November ist es geworden und das Jahr neigt sich unaufhaltsam dem Ende zu. Nachdem der beginnende Herbst der durstenden Erde endlich wieder Wasser spendete und die Pflanzenwelt noch einmal kräftig grünte wie im Frühjahr, fallen jetzt leise die gelben Blätter, und plötzlich ragen wieder kahle Äste in die Himmel. Wie in jedem Jahr wieder erlebte ich intensiv die Schwelle des unaufhaltsamen Vergehens und die Sinnlosigkeit jeglichen Widerstands gegen das große Sterben. Die Natur unserer gemäßigten Breiten lehrt uns inmnmer wieder aufs Neue diesen initiatischen Kreislauf von geboren werden, heranwachsen, entfalten, blühen, reifen und absterben. Diese Naturgesetze sind Gesetze des Lebens. Und wir sind Natur.
Warum also fällt es uns so schwer, diese Gesetze anzuerkennen? Warum trachtet der Mensch danach, die Naturgesetze zu überwinden? Sich frei zu machen von der großen Mutter, von der urweiblichen Kraft der Erde und ihrer Kreisläufe?

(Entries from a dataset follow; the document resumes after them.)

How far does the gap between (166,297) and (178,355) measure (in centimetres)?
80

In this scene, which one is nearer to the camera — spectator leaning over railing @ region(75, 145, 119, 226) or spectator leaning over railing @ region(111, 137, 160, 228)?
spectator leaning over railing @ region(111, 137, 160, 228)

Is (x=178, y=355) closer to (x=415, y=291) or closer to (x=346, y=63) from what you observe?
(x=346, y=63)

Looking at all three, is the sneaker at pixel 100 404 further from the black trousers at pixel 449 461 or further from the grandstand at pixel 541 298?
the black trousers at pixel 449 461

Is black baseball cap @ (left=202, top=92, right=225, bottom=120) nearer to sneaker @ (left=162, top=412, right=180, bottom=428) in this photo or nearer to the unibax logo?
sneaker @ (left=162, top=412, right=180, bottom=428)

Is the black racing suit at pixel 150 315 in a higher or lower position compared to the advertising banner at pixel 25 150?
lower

Für mich ist das Ausdruck der andauernden Verleugnung der weiblichen Kraft
- des immer noch alles dominierenden Patriarchats in unserer globalen Kultur. Viel wird ja über die Erfolge der Emanzipation geschrieben, über Gleichstellungsgesetze und Frauenquoten und weibliche Politikerinnen, Konzern-Führerinnen und von Frauen geführten Revolutionen diverser Art. Aber - wo blühen wirklich weibliche Werte? Wo wertschätzen wir zyklisches Denken, nährendes Verhalten, Schutz der Kinder, die Kraft von Gefühl und Intuition? Wo ist das wirklich Neue, das weibliche in der globalen Führungslandschaft?

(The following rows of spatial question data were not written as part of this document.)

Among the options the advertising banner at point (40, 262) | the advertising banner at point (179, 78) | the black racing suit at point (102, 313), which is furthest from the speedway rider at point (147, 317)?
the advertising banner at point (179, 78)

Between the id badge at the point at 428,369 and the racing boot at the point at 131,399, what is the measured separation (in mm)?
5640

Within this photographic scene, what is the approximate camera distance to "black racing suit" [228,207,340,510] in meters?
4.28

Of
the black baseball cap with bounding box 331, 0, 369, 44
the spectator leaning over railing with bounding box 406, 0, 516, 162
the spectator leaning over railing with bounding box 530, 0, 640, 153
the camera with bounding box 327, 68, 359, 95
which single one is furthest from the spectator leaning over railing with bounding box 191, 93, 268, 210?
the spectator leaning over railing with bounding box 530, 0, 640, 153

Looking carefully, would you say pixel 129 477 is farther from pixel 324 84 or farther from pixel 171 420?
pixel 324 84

Jeder und jede soll sich entfalten können nach Gusto, soll den innewohnbenden heiligen Traum der Seele entfalten dürfen, ganz wie er/sie sich das erträumt, der Berufung folgen, die die Be-Gab-ungen, das Mit-Gegebene in den Dienst der Gemeinschaft stellt und zugleich die größte Selbst-Befriedigung, die meiste Freude im Tun ermöglicht. Das ist die Freiheit, die Gesellschaften ihren Menschen ermöglichen müssen.
Aber ist diese vermeintliche Emanzipation wirklich mehr als das Öffnen männlicher Domänen für Frauen? Etwas anderes als ein Stück des männlichen Kuchens, der Frauen abgegeben wird? Erleben wir wirklich mehr weibliche Qualitäten, mehr weibliche Werte in unserer Gesellschaft? Weniger Militarismus und Kriege, weniger Raubbau und Zerstörung an Mutter Erde, mehr Miteinander und Solidarität, weniger "immer mehr" und mehr "auch mal weniger" - freiwillig meine ich, aus Erkenntnis der Zyklen und Naturgesetzmäßigkeiten von Mutter Erde, unserer großen Mutter und Lehrerin der urweiblichen Kraft?
Jetzt kommt der Herbst in unsere Gesellschaft, genau so unausweichlich wie draußen der Nomberregen. Und viele jammern und haben Angst - als wenn wir wirklich geglaubt hätten, der Sommer würde ewig dauern! Ja, auch in mir fliegt das jedes Jahr wieder vorbei - "oh wenn doch ewig Sommer wäre"... doch auch der erholsame Herbsturlaub im Süden hält das Weiterdrehen des großen Lebensrads nicht auf.
Die weibliche Kraft ist zyklisch - geboren zu werden und dabei gleichzeitig das Sterben, den Tod mit auf den Weg zu bekommen ist auf immer verbunden, ist eins.
Doch wer mit offenen Augen durch die Natur spaziert, erkennt schon jetzt an den Stellen, wo sich die Blätter von den Zweigen lösen, die Knospen für das neue Leben nach dem Winter. Im Tod ist Leben - alles ist verbunden.